OBJECTIF FIXÉ 1: Recopiez sans rien changer les lignes du jeu de données, depuis la toute première jusqu'à celle qui contient « 197L192 202H195L197 199V197L192 », celle-ci comprise.

"Les entreprises doivent adopter une approche proactive en matière de dangers naturels"

Les épisodes météorologiques extrêmes se multiplient et deviennent de plus en plus intenses sous l’effet du réchauffement climatique. Les dégâts qu’ils provoquent posent également de nouveaux défis aux PME et aux assureurs, comme l’explique Annemarie Büttner, Lead Climate Risk Solutions chez Swiss Re.

En 2024, les inondations de la vallée du Rhône et du val Maggia, qui ont coûté au moins 200 millions de francs selon les premières estimations, ont rappelé que les catastrophes naturelles touchent également la Suisse. Selon les scénarios établis par le Groupe intergouvernemental de recherche sur le climat (GIEC), les phénomènes extrêmes tels que les canicules et les tempêtes sont de plus en plus fréquents, provoquant des dommages toujours plus graves et coûteux. Comment s’adapter à ces menaces? Et comment s’assurer au mieux? L’éclairage d’Annemarie Büttner, responsable des solutions face aux risques climatiques chez Swiss Re Corporate Solutions, la branche d'assurance industrielle du groupe Swiss Re.

Dans quelle mesure les dépenses liées aux catastrophes naturelles ont-elles augmenté ces dernières années?

Annemarie Büttner: À l’échelle mondiale, nous avons constaté une tendance à la hausse des pertes liées aux catastrophes naturelles de 5% à 7% par an depuis le milieu des années 2010. Le climat de notre pays se réchauffe deux fois plus vite que la moyenne mondiale et est déjà monté à plus 2,6°C par rapport au climat préindustriel. La Suisse figure parmi les dix pays européens les plus exposés aux risques naturels, tels que les inondations, les tempêtes hivernales ou encore les orages violents.

Par ailleurs, nous observons une aggravation des canicules, des sécheresses et des incendies de forêt, avec des conséquences très concrètes pour la sûreté des biens. Par exemple, en juillet 2021, les pluies intenses de la tempête "Bernd" (ndlr: qui a notamment causé des dégâts matériels importants en ville de Zurich) ont provoqué des crues soudaines et plusieurs rivières et lacs ont atteint des niveaux critiques, y compris en ville.

Lignes d'un jeu de données

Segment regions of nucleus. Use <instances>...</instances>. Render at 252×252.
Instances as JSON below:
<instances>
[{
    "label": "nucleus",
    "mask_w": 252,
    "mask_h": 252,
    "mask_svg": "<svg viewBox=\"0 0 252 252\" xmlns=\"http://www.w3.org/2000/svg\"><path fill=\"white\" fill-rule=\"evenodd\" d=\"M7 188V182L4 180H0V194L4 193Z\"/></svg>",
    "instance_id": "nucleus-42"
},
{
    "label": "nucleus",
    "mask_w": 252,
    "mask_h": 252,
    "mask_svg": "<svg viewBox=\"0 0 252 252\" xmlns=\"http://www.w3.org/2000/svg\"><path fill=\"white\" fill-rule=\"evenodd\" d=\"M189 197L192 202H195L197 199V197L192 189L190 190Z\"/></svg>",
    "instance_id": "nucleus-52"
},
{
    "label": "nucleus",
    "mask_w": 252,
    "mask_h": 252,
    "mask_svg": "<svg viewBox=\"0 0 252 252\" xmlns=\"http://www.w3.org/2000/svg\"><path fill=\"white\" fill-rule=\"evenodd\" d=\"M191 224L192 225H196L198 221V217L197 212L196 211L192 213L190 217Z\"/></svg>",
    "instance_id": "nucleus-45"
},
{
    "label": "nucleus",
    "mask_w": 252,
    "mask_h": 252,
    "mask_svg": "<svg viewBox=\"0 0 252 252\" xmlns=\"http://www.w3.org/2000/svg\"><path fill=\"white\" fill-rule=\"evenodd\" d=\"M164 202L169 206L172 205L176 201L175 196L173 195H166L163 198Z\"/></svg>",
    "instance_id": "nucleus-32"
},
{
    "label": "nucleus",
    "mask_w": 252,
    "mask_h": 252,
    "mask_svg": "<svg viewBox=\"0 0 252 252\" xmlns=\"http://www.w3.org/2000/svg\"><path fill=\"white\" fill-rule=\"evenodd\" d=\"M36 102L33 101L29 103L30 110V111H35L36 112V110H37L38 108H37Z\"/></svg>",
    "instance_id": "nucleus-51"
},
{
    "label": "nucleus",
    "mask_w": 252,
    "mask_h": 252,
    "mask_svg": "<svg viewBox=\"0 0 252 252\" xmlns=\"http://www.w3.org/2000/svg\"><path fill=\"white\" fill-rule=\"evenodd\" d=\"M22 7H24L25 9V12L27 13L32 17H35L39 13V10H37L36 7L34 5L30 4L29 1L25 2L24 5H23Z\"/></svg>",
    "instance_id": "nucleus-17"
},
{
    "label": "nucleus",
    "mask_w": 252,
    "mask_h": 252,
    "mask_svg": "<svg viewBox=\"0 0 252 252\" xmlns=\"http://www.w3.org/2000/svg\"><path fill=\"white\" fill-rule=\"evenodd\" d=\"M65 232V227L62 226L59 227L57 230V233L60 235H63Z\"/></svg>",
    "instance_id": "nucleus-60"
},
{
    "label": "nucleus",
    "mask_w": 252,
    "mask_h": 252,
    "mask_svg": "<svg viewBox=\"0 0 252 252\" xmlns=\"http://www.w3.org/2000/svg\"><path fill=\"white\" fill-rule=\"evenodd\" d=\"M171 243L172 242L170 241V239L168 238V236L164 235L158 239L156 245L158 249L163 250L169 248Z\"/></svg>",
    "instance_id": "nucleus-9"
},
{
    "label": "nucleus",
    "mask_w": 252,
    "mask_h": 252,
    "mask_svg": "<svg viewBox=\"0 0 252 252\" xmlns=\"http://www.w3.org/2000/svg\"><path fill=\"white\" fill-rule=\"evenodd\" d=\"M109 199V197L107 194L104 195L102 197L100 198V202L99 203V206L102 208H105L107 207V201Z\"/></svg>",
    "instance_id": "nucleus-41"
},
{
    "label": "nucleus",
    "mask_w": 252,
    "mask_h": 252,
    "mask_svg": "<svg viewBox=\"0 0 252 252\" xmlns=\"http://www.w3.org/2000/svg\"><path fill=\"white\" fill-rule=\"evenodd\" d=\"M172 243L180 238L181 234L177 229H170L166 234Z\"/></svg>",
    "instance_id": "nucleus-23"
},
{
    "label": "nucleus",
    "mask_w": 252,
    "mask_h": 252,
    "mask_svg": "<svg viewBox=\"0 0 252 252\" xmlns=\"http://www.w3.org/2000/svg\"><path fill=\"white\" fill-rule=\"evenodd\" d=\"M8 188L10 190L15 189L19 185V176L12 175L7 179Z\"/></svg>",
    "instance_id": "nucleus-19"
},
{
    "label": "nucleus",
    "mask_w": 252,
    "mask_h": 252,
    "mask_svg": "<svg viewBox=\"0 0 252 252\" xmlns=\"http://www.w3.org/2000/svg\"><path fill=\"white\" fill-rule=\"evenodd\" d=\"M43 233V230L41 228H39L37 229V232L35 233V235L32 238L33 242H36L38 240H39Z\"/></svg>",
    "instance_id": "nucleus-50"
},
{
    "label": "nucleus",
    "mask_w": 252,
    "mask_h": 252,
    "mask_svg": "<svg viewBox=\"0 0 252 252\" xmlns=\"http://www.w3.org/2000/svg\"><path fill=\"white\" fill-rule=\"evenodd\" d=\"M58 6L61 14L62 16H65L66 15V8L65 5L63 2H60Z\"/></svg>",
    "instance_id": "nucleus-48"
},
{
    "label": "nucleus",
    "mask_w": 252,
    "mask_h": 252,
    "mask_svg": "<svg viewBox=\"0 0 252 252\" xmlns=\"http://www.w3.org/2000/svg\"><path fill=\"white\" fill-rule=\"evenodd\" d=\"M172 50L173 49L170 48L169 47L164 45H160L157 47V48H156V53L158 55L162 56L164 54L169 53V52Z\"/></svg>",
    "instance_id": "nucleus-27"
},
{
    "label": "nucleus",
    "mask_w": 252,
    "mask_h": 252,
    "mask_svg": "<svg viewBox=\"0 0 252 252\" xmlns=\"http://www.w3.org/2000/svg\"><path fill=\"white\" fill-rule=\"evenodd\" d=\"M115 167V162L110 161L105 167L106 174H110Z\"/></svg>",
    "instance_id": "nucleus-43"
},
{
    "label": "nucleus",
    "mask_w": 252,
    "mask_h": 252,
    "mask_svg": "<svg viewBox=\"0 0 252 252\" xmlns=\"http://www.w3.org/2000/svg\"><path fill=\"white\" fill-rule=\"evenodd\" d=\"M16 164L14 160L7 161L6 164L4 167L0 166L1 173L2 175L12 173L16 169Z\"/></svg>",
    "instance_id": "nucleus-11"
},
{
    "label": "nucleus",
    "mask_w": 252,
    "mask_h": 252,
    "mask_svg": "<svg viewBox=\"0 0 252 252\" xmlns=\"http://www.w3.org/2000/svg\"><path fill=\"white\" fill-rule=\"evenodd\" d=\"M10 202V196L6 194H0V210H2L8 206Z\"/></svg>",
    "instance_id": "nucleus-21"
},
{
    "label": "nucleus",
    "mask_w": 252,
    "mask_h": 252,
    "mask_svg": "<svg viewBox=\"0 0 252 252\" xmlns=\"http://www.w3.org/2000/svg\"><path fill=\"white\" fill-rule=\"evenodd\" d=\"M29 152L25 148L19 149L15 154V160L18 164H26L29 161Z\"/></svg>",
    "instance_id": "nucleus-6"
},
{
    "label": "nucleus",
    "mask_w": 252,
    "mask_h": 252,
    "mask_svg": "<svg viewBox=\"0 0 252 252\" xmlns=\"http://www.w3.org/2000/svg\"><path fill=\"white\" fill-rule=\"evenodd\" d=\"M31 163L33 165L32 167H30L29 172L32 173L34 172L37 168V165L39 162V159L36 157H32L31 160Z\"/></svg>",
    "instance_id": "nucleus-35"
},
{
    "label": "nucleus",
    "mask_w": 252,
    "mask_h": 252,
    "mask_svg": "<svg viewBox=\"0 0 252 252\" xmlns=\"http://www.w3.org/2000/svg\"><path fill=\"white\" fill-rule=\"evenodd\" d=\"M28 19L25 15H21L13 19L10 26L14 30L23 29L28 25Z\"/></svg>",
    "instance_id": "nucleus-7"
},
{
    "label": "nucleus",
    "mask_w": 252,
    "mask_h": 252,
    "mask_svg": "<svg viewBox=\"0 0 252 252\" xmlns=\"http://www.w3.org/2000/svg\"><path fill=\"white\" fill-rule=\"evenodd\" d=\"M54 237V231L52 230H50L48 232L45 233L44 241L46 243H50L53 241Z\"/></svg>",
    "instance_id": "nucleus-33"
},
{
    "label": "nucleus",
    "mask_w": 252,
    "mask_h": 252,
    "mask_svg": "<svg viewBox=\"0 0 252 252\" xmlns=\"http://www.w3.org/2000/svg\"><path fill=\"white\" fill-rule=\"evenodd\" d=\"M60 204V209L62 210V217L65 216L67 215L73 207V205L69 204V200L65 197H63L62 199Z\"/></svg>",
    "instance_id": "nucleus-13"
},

OBJECTIF FIXÉ 2:
Répondez aux questions suivantes sur l'entretien consacré aux dangers naturels :
(a) Combien ont coûté les inondations de 2024 dans la vallée du Rhône et le val Maggia, selon les premières estimations ?
(b) De quel pourcentage annuel les pertes liées aux catastrophes naturelles augmentent-elles à l'échelle mondiale depuis le milieu des années 2010 ?
(c) Quel est le nom de la tempête de juillet 2021 mentionnée dans l'entretien ?

SOLUTION PROPOSÉE 1:
Segment regions of nucleus. Use <instances>...</instances>. Render at 252×252.
Instances as JSON below:
<instances>
[{
    "label": "nucleus",
    "mask_w": 252,
    "mask_h": 252,
    "mask_svg": "<svg viewBox=\"0 0 252 252\" xmlns=\"http://www.w3.org/2000/svg\"><path fill=\"white\" fill-rule=\"evenodd\" d=\"M7 188V182L4 180H0V194L4 193Z\"/></svg>",
    "instance_id": "nucleus-42"
},
{
    "label": "nucleus",
    "mask_w": 252,
    "mask_h": 252,
    "mask_svg": "<svg viewBox=\"0 0 252 252\" xmlns=\"http://www.w3.org/2000/svg\"><path fill=\"white\" fill-rule=\"evenodd\" d=\"M189 197L192 202H195L197 199V197L192 189L190 190Z\"/></svg>",

SOLUTION PROPOSÉE 2:
(a) Elles ont coûté au moins 200 millions de francs.
(b) Elles augmentent de 5 % à 7 % par an.
(c) La tempête s'appelle « Bernd ».